Sobre dogmas y consignas

Tan vital. Tan imparable

No es infrecuente que la lectura de la obra de un autor, mejor dicho, la emoción que en ti origina, marque tus deseos y aun actos. Eso causó mis viajes a China, Roma, Turquía, Túnez, o, en este caso, a Costa Rica. Me llamaba, por leído, aquello que encontré: El bravo Pacífico. La bullanga de los monos. Los mapaches de manos infantiles. La alta mansedumbre de las ceibas. La lenta e indiferente iguana que pasa por tu lado. El increíble río Celeste -tan celeste- brotando en catarata caliente del volcán. Sin embargo, nada, nadie, me había preparado para la grandiosa potestad de una noche de tormenta en la selva.                                                                                        

Así que recientemente fui hasta Tortugueros a pasar unos días en una cabaña preciosa en plena selva. La bienvenida de la naturaleza fue más que espectacular. Cuando llegué, el día era aún denso y luminoso, con un calor plomizo que te hacía caminar despacio añorando una ducha. Añorando la noche que tendría que traernos un frescor que nos permitiera dormir. Sin embargo el termómetro no bajaba hasta que hacia las dos de la mañana un rugido inmenso lo invadió todo. El cielo se abrió de un solo tajo y dejó caer de golpe un agua contenida que parecía de mares y de siglos. Era tan asombrosamente hermoso que salí del porche y me quedé allí, bajo su poder, quieta, estremecida, con la ropa y el pelo empapados, entre el glorioso crepitar del cielo y de la tierra.

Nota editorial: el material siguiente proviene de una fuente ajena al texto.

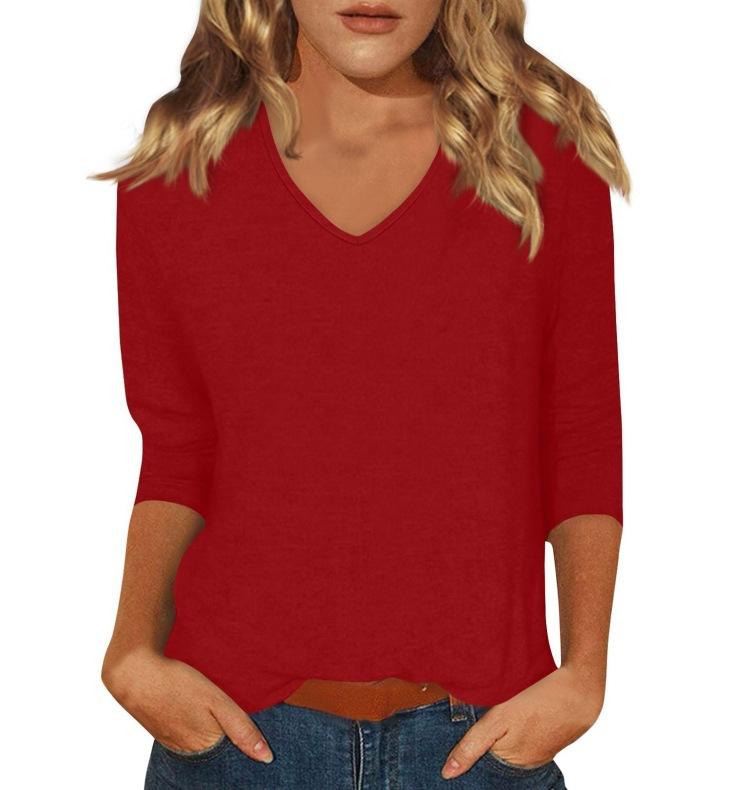 Women's Daily Versatile Casual V-Neck Solid Color Seven-Sleeve T-Shirt Top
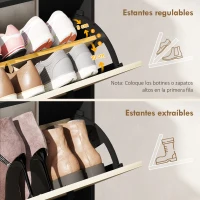 HOMCOM Zapatero Estrecho con 2 Puertas 3 Estantes Laterales y Estantes Ajustables para 15 Pares de Zapatos Natural y Negro(m-5)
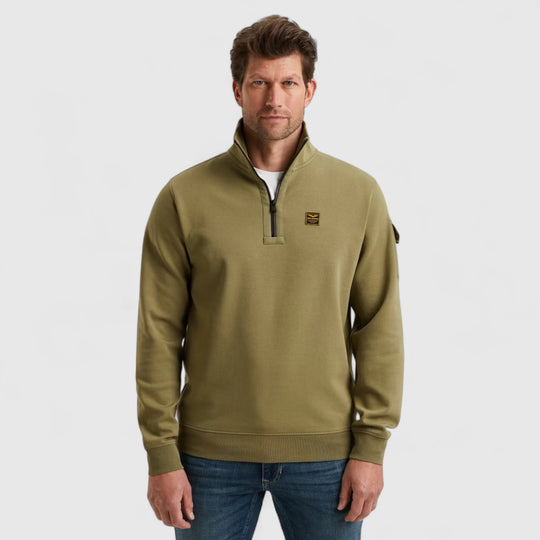 PSW2508423-6379 PME Legend Sweater Half Zip Collar Interlock Jersey Oil Green / Groen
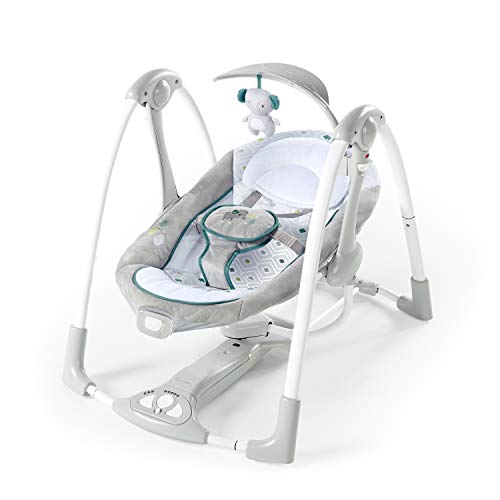 Ingenuity ConvertMe 2-in-1 Compact Portable Automatic Baby Swing & Infant Seat, Battery-Powered Vibrations, Nature Sounds, 0-9 Months 6-20 lbs (Nash)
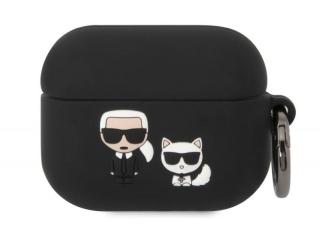 Karl Lagerfeld and Choupette Silikonové pouzdro Airpods Pro černé
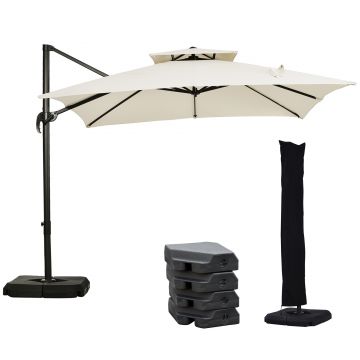 Outsunny Umbrelă de Grădină 2.7x2.7 m Reglabilă cu Bază și Husă Bej | Aosom Romania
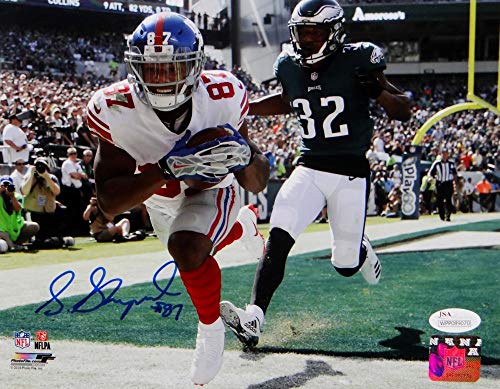 Sterling Shepard Autographed NY Giants 8x10 TD vs Eagles PF Photo- JSA W Auth Blue
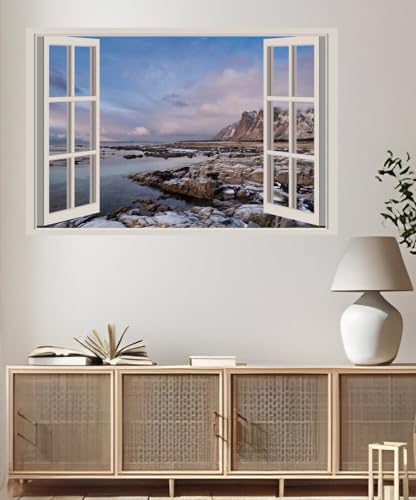 JVERF - JZZA25447 Norway Lofoten Coast Mountains Stones Crag Clouds| Self-Adhesive Open Window Wall Sticker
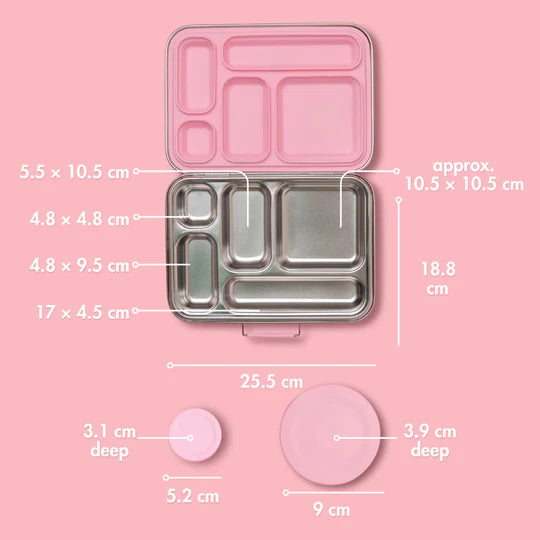 Nudie Rudie - Five Compartment Leakproof Stainless Steel Lunch Box Pink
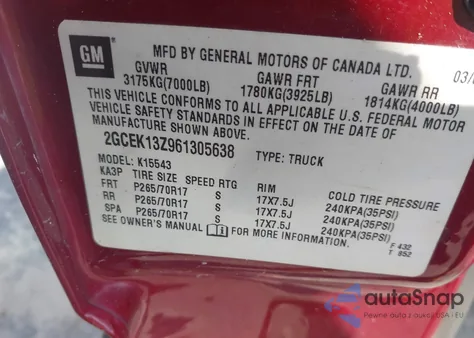 2006 Chevrolet Silverado 1500 Lt2 z USA, uszkodzony, nr VIN 2GCEK13Z961305638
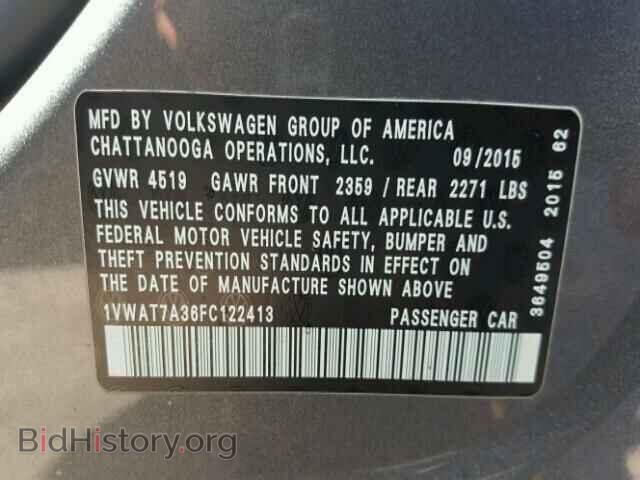 2015 VOLKSWAGEN PASSAT - VIN: 1VWAT7A36FC122413 - Фото 10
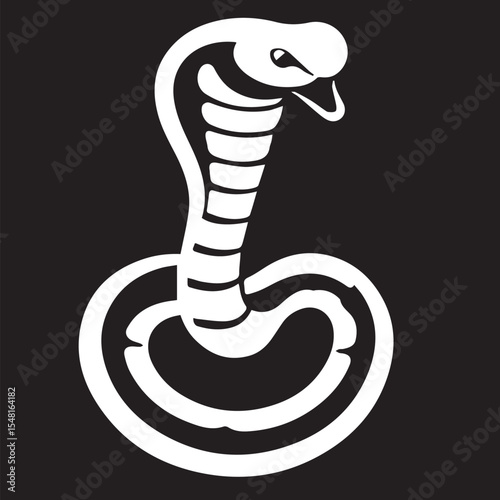 
White vector illustration of a coiled cobra snake with its hood flared, symbolizing danger, wisdom, or a powerful emblem.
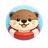 Cute flat cartoon otter face avatar icon with friendly expression for user review
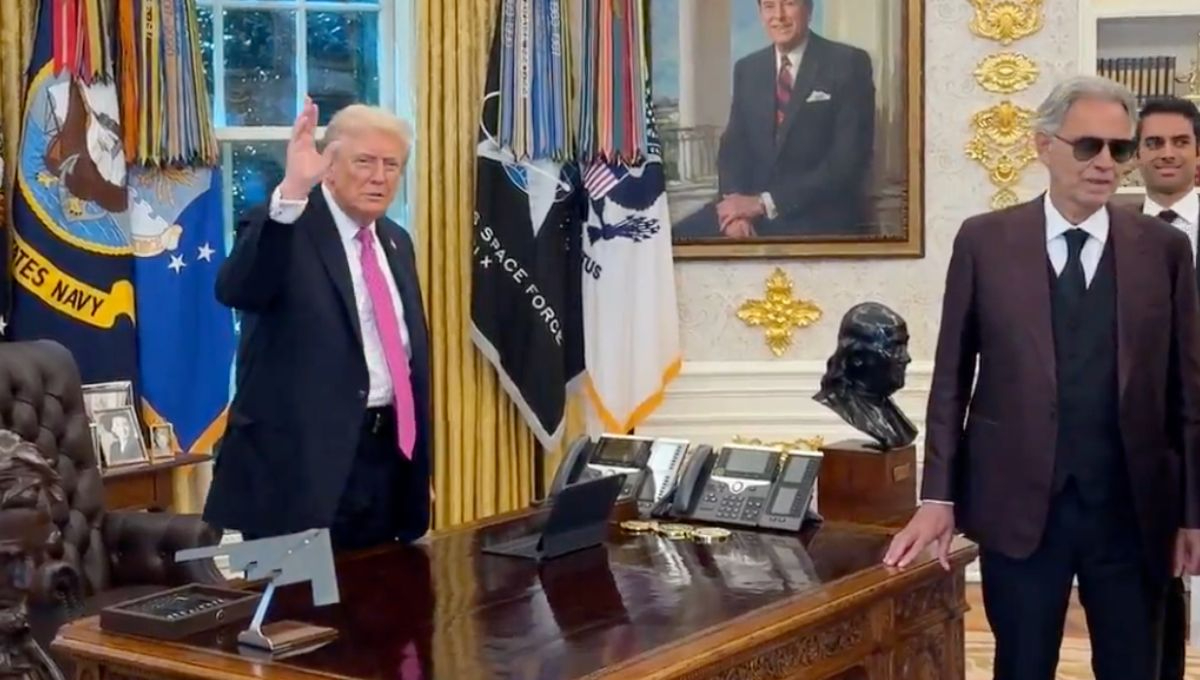 Andrea Bocelli le canta a Donald Trump en la Oficina Oval; ¿a qué fue el italiano? Andrea Bocelli le canta a Donald Trump en la Oficina Oval; ¿a qué fue el italiano?
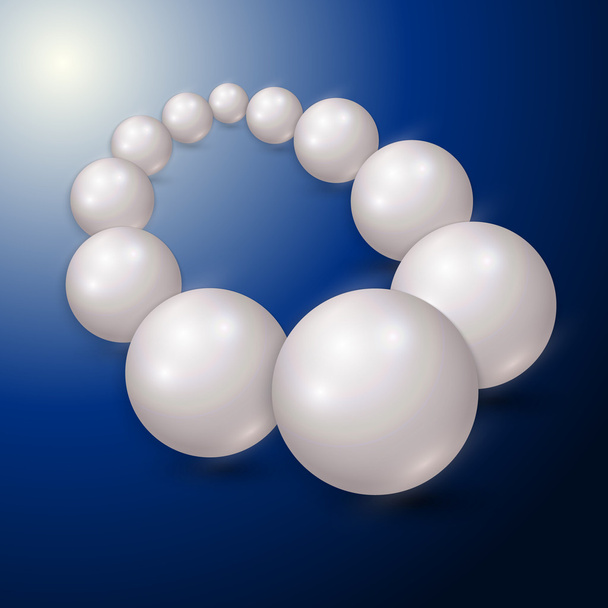 Ilustración vectorial de cadena de perlas sobre fondo azul
 - Vector, imagen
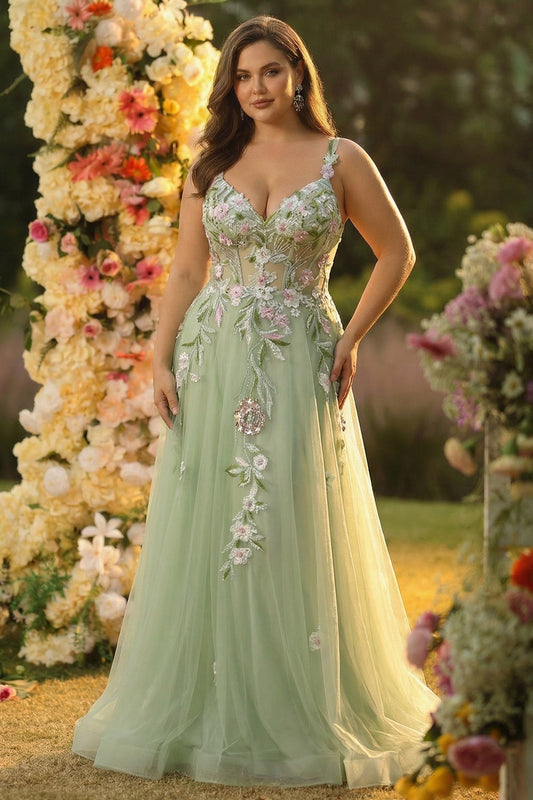 Robe de bal longue en tulle grande taille appliquée ligne A verte avec corset et fente
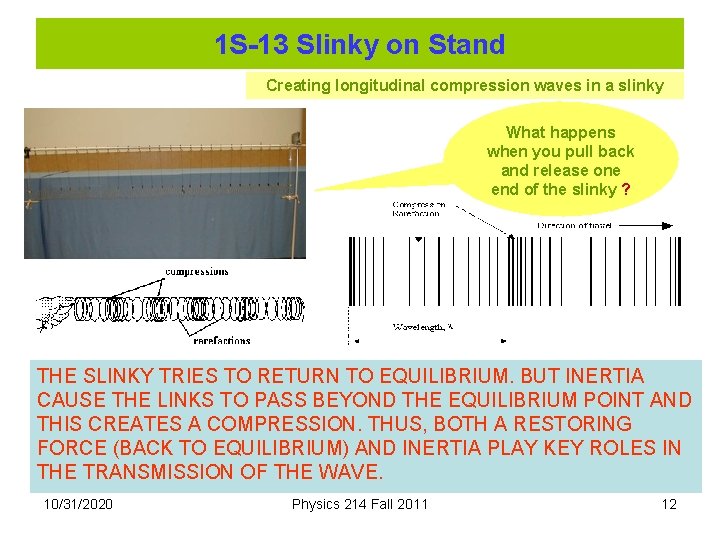 1 S-13 Slinky on Stand Creating longitudinal compression waves in a slinky What happens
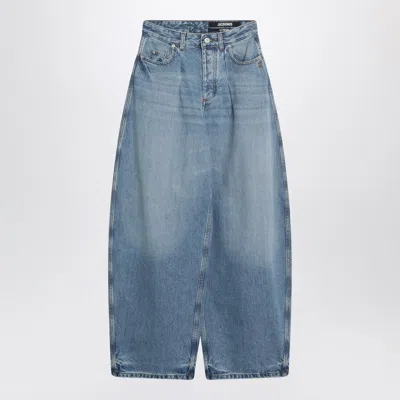 JACQUEMUS JACQUEMUS BLUE OVALO JEANS WITH CURVED CUT
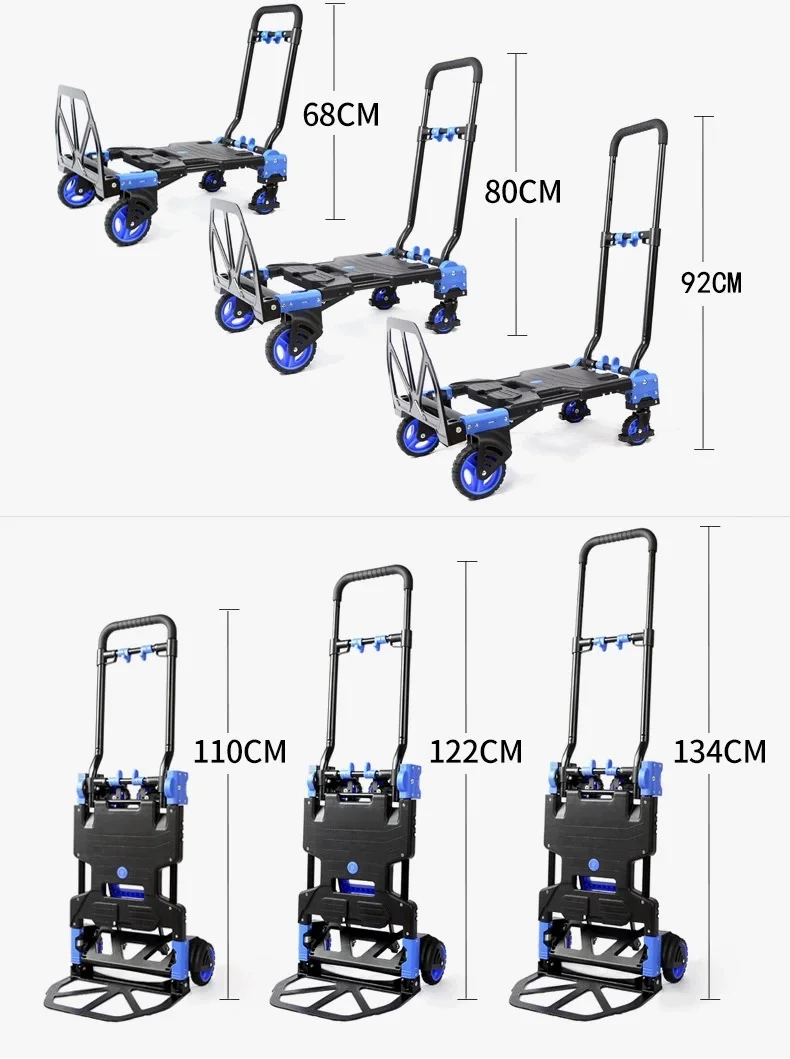 Silent Metal Flatbed Cart Hand-Pulled Portable Trailer Four-Wheel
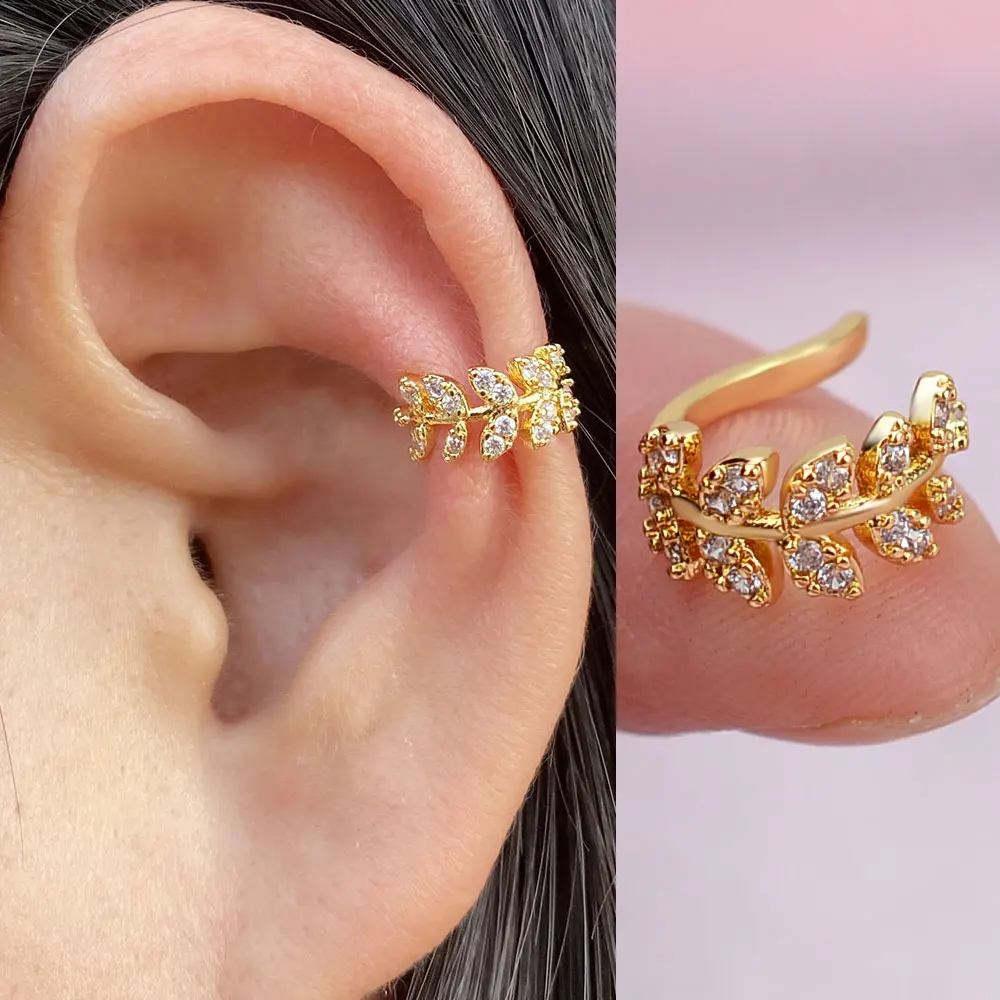 1pc Trend Ear Cuff Gold Leaves Nonpiercing Ear Clips Fake Cartilage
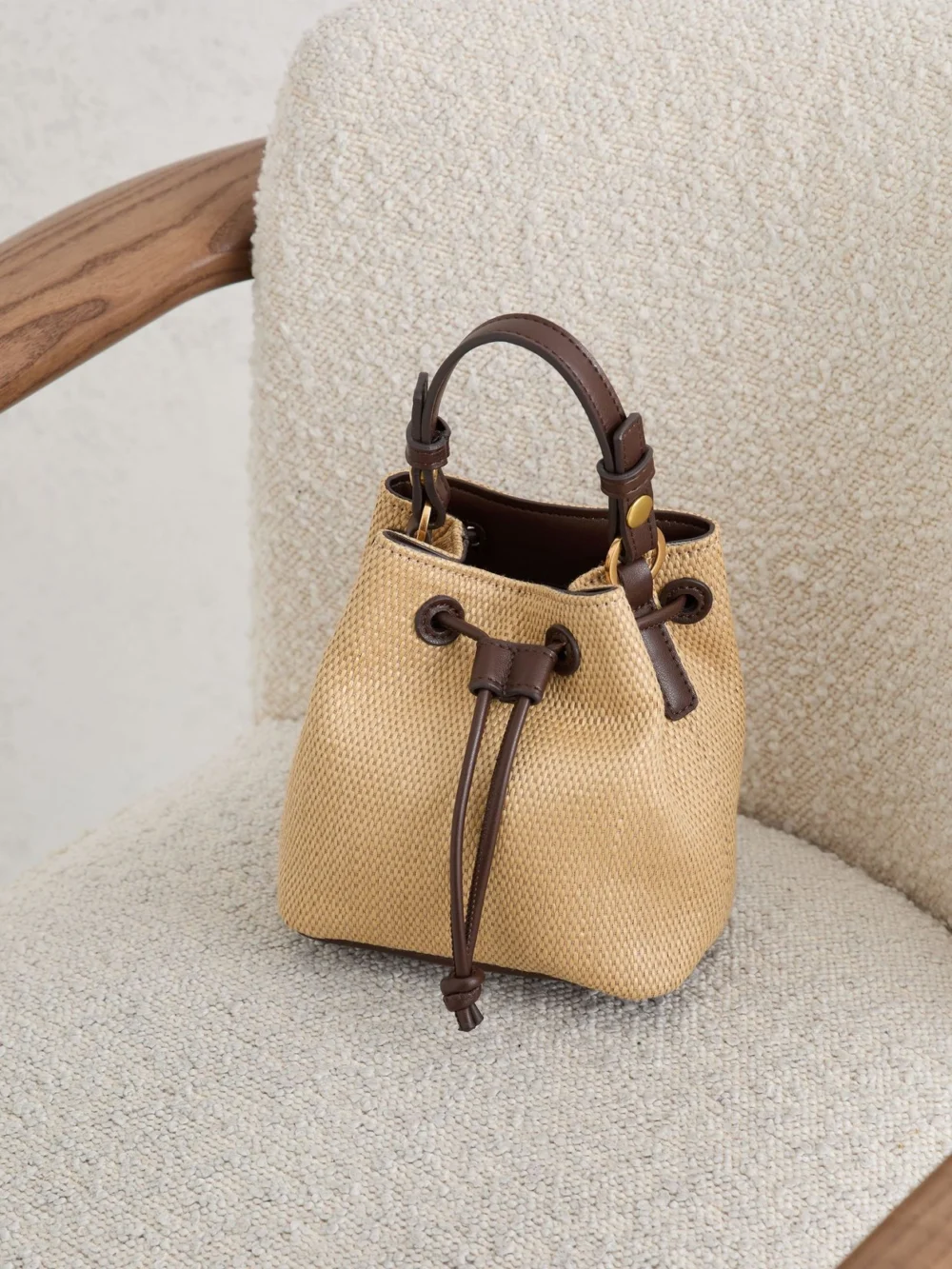Reiss Natural Girls Raffia-effect Bucket Bag,, view 2
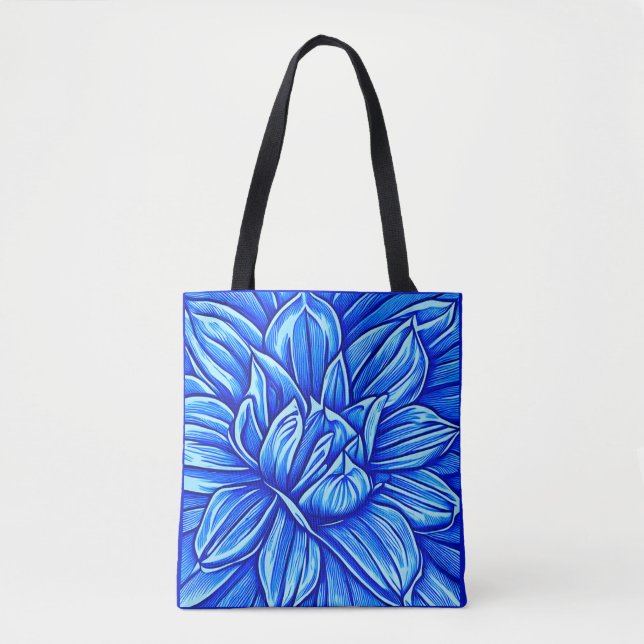 Giant Peony Flower Pattern in Indigo Blue Tote Bag (Front)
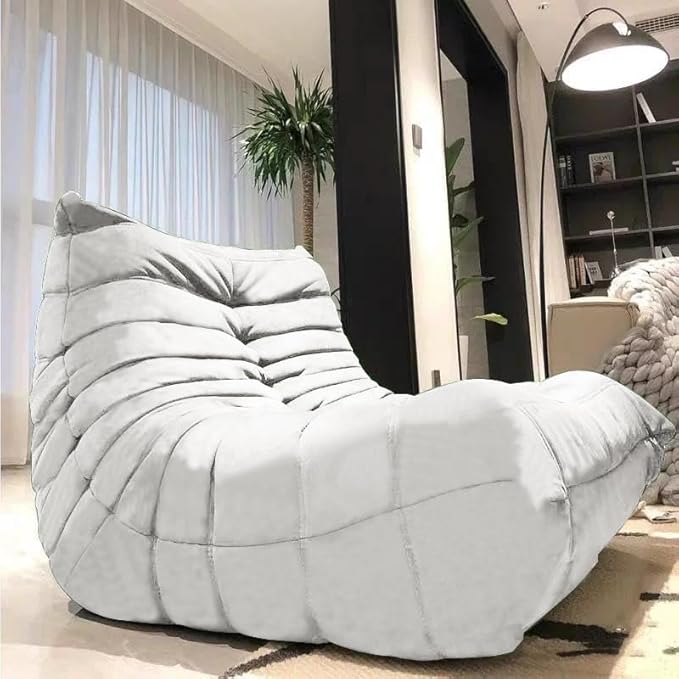 Modern Living Room Chair, Big Bean Bag Adult Floor Sofa, Togo Recliner Memory Foam Lazy Couch Suitable Balcony for Fireside Chair (White)-Ruum Studio Home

Ante mi asombro, sobre el sonar frenético de aquellas furiosas lanzas de cristal cálido, se elevaba imparable un frotar de élitros, un gorjeo de gargantas, un trinar de picos y el misterioso sonar de alguna voz imposible que tendían un puente de vida sobre aquella desolación anegada. Y en contraposición a nuestros rayos que rasgan en dos la noche y te invade bajo ellos la sensación de que la oscuridad quedará ya rota para siempre, allí eran de una lenta luz de foco, acristalada y blanca, casi sin matices, que otorgaban a las hojas de los árboles y a las paredes ocultas por la fronda, unas sombras temblorosas, dulces, azules y fugaces. Los truenos, solemnes y sin acritud, con sus bordes redondeados, rodaban larga, concienzudamente, atravesando aquel templo de agua pero sin conseguir apagar el fragor vivo de la noche. El agua, cristal o luz, brillaba sobre las plantas, sobre el suelo. Sobre el aire y los sonidos. La noche era su dominio, su reino total e indiscutible. Era una apoteosis de belleza tan gloriosa, tan magnífica, que parecía casi insoportable.

Nunca durante el día el entorno fue tan vital, tan imparable, tan lleno de matices. Nunca el mundo fue tan fluido y pujante. Era el imperio del agua, pero aún sobre ella, emergía el imperio del sonido, la glorificación del oído atento. Era algo telúrico, excesivo; terrible por intenso. Sentí entonces que podría en cualquier momento disolverme en aquel agua antigua y eterna que volvería a caer en un ciclo total a través del que también yo regresaría de nuevo a la noche y a la tierra. Al sonido total. Y a la vida triunfante.